EXERCISE INSTRUCTIONS
In the listing below, find each line holding "California" and copy it.
[Opening MATERIAL FOR THE TASK section]
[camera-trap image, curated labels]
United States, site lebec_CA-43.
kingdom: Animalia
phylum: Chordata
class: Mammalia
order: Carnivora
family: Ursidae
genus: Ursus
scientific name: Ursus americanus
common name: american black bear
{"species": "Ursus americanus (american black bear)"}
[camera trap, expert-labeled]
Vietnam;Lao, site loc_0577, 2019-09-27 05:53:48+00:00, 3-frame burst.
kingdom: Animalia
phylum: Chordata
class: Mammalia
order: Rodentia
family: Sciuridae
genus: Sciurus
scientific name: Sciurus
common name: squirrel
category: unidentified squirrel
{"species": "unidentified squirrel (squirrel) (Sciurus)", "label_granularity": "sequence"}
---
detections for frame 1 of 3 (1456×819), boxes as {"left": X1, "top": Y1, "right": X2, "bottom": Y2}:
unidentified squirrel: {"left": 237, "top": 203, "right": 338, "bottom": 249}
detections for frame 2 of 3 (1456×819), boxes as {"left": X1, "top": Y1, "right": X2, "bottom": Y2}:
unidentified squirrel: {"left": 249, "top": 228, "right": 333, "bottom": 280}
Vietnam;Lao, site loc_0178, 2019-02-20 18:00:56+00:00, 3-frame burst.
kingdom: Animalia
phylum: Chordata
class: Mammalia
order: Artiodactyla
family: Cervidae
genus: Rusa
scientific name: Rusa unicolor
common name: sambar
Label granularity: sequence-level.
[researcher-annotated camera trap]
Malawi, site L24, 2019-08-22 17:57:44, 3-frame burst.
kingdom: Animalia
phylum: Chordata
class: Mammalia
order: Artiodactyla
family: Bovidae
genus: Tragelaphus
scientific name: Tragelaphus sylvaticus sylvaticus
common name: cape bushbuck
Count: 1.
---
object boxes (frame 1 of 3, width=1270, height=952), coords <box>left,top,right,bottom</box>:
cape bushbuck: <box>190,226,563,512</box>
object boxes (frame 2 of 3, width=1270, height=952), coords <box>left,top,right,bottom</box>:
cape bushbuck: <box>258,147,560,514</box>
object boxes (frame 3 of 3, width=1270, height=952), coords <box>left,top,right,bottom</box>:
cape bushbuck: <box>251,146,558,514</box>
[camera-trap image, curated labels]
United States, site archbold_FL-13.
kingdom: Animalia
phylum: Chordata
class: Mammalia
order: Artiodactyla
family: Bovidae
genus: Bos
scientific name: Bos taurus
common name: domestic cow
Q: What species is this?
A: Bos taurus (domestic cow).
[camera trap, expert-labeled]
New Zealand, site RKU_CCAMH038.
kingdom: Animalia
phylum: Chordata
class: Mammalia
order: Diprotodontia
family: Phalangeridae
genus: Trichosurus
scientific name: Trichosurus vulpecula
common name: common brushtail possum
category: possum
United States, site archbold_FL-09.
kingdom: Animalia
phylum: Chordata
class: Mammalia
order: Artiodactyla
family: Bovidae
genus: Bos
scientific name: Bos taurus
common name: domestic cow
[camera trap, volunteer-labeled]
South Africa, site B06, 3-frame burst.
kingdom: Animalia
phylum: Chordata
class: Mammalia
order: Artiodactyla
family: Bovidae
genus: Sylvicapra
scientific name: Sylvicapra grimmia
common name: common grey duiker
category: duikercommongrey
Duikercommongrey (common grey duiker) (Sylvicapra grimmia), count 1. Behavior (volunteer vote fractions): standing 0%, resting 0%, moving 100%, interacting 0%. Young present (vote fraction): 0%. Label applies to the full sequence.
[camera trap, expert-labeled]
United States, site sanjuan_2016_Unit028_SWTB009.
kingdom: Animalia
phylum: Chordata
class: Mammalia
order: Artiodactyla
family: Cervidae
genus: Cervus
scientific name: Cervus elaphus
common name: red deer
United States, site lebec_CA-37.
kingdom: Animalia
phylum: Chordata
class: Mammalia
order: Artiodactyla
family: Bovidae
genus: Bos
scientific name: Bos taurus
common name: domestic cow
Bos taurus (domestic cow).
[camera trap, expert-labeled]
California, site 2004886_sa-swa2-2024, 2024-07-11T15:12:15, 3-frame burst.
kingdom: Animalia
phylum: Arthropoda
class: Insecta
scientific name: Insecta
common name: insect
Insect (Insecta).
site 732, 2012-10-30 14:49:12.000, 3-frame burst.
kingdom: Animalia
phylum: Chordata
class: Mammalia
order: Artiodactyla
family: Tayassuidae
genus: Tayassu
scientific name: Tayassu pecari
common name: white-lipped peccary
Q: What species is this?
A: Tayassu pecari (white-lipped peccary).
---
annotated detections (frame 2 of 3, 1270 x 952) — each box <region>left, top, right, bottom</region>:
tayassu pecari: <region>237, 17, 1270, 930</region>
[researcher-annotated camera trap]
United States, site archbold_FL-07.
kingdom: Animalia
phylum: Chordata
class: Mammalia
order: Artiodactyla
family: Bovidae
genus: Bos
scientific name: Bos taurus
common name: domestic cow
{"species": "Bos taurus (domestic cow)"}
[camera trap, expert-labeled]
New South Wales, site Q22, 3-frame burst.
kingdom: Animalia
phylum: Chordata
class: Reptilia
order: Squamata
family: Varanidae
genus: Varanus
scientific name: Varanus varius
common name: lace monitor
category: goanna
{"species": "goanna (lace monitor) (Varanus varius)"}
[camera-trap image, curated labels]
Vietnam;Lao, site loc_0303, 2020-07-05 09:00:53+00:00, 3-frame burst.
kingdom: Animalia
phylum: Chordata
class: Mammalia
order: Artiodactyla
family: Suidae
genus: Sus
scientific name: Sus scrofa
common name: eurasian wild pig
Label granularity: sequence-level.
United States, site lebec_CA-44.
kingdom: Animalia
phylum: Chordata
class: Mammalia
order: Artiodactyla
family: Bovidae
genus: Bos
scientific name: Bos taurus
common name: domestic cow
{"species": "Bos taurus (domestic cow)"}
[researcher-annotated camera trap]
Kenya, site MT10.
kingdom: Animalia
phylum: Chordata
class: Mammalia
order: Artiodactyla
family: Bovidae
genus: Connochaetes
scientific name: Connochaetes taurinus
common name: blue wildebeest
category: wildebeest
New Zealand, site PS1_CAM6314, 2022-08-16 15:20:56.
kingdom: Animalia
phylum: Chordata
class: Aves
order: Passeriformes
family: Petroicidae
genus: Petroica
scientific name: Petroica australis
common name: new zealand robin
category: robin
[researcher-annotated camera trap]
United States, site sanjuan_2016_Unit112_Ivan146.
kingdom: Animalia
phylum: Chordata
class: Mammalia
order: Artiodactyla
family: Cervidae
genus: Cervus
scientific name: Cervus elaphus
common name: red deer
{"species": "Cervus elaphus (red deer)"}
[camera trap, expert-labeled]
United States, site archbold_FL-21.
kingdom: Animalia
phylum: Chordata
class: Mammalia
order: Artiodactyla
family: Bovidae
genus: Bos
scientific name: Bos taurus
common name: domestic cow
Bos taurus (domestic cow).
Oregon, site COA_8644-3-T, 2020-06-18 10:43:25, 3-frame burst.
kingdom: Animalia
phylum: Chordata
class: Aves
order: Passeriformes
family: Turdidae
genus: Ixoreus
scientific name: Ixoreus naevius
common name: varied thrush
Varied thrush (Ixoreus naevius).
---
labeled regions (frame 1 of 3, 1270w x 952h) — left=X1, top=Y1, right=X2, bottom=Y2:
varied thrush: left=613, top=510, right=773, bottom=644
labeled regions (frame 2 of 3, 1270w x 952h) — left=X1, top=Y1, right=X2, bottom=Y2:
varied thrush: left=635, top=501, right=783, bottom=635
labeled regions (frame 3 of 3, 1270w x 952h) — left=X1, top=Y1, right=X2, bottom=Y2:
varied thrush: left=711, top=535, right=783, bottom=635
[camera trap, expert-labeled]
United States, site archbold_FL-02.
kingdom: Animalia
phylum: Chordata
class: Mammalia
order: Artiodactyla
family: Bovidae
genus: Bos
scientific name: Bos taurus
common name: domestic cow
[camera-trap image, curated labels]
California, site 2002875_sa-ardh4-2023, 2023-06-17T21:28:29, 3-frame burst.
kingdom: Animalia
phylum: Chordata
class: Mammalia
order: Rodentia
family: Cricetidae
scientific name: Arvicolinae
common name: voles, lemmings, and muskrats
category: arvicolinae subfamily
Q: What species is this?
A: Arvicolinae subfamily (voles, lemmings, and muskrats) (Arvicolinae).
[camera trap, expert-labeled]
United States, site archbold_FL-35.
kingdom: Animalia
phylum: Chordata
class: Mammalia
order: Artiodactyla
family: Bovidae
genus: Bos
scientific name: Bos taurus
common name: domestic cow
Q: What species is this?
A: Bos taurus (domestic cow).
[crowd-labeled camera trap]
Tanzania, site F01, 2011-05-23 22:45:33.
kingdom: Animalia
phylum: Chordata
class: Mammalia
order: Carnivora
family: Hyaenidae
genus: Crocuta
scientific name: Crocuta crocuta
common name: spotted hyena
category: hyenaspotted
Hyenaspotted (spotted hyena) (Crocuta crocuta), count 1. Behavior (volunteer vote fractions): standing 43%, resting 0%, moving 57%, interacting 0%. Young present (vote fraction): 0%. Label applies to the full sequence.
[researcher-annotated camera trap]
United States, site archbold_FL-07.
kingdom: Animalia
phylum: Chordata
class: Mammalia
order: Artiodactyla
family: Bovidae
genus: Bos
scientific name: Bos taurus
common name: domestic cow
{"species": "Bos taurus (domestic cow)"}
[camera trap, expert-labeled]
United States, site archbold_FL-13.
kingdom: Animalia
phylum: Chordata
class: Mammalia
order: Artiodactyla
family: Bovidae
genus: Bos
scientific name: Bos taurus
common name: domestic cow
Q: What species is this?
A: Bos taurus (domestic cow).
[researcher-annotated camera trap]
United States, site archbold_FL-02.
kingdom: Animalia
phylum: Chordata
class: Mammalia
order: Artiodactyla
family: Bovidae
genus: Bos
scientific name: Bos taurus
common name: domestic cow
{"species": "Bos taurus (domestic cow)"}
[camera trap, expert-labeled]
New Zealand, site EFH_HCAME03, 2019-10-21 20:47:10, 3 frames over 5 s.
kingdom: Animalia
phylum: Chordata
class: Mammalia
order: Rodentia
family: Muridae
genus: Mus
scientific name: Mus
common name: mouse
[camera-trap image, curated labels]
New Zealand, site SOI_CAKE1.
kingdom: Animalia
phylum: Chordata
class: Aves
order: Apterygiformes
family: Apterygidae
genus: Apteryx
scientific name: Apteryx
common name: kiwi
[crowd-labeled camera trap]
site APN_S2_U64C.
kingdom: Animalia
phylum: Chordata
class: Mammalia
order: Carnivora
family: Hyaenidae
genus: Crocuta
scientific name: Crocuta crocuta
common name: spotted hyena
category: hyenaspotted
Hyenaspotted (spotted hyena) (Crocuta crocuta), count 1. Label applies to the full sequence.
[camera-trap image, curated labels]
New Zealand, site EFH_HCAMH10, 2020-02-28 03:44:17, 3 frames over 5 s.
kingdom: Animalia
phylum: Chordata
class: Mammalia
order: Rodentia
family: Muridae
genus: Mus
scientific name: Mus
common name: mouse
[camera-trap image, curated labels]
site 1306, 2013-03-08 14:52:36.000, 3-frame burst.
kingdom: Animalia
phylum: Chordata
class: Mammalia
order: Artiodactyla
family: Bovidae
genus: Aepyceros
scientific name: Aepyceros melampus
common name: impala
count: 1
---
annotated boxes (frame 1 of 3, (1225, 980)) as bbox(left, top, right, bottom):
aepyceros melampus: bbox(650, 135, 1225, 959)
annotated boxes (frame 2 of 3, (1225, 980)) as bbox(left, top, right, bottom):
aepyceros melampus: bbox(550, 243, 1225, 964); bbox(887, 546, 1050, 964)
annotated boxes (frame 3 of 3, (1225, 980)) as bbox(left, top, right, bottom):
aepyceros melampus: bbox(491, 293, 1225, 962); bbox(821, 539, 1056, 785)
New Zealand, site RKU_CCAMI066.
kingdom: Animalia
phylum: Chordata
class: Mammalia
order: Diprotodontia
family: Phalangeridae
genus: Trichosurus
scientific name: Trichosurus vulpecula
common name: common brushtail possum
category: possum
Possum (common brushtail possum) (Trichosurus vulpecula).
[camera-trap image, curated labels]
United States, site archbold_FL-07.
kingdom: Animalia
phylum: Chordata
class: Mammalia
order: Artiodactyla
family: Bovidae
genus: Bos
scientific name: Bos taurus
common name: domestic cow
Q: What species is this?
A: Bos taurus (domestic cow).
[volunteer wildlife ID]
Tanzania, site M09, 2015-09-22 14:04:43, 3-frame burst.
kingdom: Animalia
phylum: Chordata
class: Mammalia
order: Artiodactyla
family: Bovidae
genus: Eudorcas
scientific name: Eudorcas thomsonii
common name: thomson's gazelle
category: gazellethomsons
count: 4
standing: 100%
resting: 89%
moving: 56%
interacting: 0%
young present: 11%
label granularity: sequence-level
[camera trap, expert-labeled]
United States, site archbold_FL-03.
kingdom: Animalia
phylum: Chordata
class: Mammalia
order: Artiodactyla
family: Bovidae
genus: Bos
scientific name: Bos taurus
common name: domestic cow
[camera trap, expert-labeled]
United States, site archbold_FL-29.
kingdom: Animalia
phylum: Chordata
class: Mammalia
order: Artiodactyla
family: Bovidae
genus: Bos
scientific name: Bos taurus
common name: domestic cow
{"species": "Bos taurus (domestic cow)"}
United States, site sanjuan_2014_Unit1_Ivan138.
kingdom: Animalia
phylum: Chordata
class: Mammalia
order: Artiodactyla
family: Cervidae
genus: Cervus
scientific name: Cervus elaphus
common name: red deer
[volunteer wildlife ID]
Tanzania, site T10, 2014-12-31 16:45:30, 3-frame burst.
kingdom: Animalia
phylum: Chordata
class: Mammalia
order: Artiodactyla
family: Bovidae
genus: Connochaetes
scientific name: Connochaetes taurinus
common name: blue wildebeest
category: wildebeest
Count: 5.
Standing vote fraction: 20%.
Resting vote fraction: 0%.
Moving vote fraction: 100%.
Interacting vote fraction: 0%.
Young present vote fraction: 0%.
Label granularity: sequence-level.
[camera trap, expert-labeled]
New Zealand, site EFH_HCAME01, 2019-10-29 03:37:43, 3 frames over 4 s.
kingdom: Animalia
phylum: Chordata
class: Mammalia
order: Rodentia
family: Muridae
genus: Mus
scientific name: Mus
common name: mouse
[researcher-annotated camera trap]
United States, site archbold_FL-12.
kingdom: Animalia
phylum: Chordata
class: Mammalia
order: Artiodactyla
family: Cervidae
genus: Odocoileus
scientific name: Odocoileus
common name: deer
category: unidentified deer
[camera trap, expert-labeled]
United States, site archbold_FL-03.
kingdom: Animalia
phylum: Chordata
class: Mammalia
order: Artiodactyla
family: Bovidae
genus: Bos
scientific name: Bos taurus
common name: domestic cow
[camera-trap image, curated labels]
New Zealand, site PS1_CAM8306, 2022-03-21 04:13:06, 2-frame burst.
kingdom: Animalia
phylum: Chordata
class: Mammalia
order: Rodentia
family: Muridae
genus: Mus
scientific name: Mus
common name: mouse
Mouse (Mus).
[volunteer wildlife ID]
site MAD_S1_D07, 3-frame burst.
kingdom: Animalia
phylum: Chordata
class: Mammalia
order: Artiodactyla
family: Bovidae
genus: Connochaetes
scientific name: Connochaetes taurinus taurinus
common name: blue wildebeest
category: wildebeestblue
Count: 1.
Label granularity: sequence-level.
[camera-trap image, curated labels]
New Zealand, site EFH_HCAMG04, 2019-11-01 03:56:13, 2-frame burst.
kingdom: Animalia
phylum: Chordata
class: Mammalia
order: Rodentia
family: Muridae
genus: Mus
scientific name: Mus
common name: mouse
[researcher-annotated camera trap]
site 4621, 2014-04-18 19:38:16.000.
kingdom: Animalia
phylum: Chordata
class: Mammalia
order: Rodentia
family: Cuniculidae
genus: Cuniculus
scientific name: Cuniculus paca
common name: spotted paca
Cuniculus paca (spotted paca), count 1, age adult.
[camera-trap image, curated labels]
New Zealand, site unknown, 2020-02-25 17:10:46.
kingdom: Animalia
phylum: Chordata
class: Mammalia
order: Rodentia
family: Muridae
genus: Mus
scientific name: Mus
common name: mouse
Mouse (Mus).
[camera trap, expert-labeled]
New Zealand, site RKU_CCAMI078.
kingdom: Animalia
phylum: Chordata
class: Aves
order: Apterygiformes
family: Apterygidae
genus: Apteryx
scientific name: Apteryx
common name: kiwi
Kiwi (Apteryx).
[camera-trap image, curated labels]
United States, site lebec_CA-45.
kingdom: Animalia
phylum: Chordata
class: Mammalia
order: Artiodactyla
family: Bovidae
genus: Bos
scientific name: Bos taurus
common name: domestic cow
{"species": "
[Closing MATERIAL FOR THE TASK section]
TASK RESULT
California, site 2004886_sa-swa2-2024, 2024-07-11T15:12:15, 3-frame burst.
California, site 2002875_sa-ardh4-2023, 2023-06-17T21:28:29, 3-frame burst.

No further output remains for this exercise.